The release came as Chinese Foreign Minister Wang Yi launched a 10-day tour of the region, visiting eight countries — the Solomon Islands, Kiribati, Samoa, Fiji, Tonga, Vanuatu, Papua New Guinea and Timor Leste.
The trip came on the heels of an unprecedented security pact signed in April between China and the Solomon Islands. The deal raised concerns for Washington, which has tried to dissuade countries from fostering closer ties to Beijing as the two leading powers continue to vie for influence across the globe.
In July, Vice President Kamala Harris spoke virtually at the Pacific Islands Forum hosted in Fiji, vowing greater engagement with the region that she acknowledged had not received sufficient U.S. foreign policy attention in the past.
And the Biden administration has been trying to coax the region into a multilateral agreement of its own, but Solomons Prime Minister Manasseh Sogavare has been particularly opposed to entering into any such arrangements.
Speaking at the first-ever in-person summit between the U.S. and Pacific island nations in Washington, however, Secretary of State Antony Blinken said Wednesday that the parties had come “together around a declaration of partnership between the U.S. and the Pacific.” This included a “shared vision for the future and a determination to build that future together.”
That same day, Biden made reference to the U.S.-China competition and the recent diplomatic focus on the Pacific islands during an address to Democratic Governors Association. And he spoke directly to his meetings with Chinese President Xi Jinping, with whom he said he had met for “over 78 hours, 68 of which are in person, over the last 10 years.”
“I was asked what my objective was when I was with Xi Jinping, and I said to reestablish America’s relationships on democracies,” Biden said. “And he was very upset about that, and he thought it was all about China. It’s not about China. It’s about world peace. It’s about security.”
“So I spent an awful lot of time, and I’ll be doing it tomorrow with the ASEAN countries, the Pacific Islanders,” he added, “making sure that we’re dealing in the Middle East, as well as in Africa and South America, et cetera.”

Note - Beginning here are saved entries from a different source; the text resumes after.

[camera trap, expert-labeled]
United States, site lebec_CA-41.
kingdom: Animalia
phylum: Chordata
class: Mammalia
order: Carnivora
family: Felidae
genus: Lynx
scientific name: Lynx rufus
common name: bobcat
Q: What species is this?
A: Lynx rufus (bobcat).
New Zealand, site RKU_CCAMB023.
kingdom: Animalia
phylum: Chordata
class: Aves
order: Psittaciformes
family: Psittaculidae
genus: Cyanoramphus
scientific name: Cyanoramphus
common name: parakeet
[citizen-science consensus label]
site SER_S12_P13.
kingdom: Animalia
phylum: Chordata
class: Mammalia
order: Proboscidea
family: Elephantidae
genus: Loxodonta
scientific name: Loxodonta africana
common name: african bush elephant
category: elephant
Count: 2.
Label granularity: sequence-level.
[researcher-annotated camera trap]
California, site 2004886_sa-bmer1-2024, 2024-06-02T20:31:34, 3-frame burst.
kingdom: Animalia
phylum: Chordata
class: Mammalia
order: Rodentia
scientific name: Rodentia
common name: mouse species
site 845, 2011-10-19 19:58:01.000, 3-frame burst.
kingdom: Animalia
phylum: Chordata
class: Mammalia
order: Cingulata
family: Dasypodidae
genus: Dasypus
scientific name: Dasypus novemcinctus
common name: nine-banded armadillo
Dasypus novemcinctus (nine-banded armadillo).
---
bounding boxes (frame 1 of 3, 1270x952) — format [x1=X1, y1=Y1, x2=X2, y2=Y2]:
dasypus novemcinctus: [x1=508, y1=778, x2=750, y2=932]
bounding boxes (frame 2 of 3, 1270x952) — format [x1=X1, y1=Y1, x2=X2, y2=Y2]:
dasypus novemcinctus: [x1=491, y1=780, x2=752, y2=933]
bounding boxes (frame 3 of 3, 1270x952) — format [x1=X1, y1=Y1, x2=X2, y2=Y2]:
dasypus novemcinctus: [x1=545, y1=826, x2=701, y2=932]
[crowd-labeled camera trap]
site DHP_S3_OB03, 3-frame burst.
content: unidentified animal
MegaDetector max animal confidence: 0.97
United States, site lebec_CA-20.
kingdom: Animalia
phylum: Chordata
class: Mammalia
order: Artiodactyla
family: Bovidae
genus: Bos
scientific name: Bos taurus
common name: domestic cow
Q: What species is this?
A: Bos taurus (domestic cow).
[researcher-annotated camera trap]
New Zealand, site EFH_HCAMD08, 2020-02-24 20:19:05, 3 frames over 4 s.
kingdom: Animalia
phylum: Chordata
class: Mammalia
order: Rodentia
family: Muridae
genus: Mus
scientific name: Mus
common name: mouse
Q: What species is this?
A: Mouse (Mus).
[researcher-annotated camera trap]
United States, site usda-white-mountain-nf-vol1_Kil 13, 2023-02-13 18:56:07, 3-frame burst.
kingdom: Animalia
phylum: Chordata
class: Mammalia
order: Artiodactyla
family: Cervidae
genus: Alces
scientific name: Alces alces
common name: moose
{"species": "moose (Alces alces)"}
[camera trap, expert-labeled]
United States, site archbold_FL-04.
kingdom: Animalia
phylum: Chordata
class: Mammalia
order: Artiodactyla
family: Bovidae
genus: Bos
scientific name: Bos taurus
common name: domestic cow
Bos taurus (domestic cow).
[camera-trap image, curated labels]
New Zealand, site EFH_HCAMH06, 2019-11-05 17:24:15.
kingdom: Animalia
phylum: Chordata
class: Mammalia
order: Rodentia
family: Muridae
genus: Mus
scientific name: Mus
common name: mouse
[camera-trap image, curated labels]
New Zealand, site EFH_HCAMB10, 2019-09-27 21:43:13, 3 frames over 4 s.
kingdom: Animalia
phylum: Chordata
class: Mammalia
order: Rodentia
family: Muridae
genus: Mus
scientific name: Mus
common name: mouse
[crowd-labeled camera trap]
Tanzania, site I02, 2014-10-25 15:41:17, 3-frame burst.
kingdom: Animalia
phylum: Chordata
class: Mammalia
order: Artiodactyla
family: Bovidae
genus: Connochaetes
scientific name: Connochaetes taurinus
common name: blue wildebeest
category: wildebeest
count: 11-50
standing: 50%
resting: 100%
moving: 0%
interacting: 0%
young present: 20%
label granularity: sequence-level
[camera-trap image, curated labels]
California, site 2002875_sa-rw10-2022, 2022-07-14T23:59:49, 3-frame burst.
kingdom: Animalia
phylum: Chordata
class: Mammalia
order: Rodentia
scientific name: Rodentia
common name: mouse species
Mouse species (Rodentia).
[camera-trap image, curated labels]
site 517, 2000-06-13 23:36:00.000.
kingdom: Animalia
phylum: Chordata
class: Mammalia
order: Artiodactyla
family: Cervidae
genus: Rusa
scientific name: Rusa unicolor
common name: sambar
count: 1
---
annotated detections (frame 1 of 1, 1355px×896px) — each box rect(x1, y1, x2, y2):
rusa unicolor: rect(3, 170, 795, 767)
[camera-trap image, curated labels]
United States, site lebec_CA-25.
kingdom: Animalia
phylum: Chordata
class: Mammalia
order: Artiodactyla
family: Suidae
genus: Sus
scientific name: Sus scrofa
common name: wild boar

Biden was expected to address the visiting leaders on Thursday afternoon in order “to demonstrate the United States’ deep and enduring partnership with Pacific Island countries.”
A fact sheet released by the White House on Thursday detailed more specific measures being offered to Pacific island states, including $810 million in expanded programs, diplomatic recognition of the Cook Islands and Niue—two self-governing islands in free association with New Zealand—as sovereign states and a new array of envoys to the region.
This is a developing news story. More information will be added as it becomes available.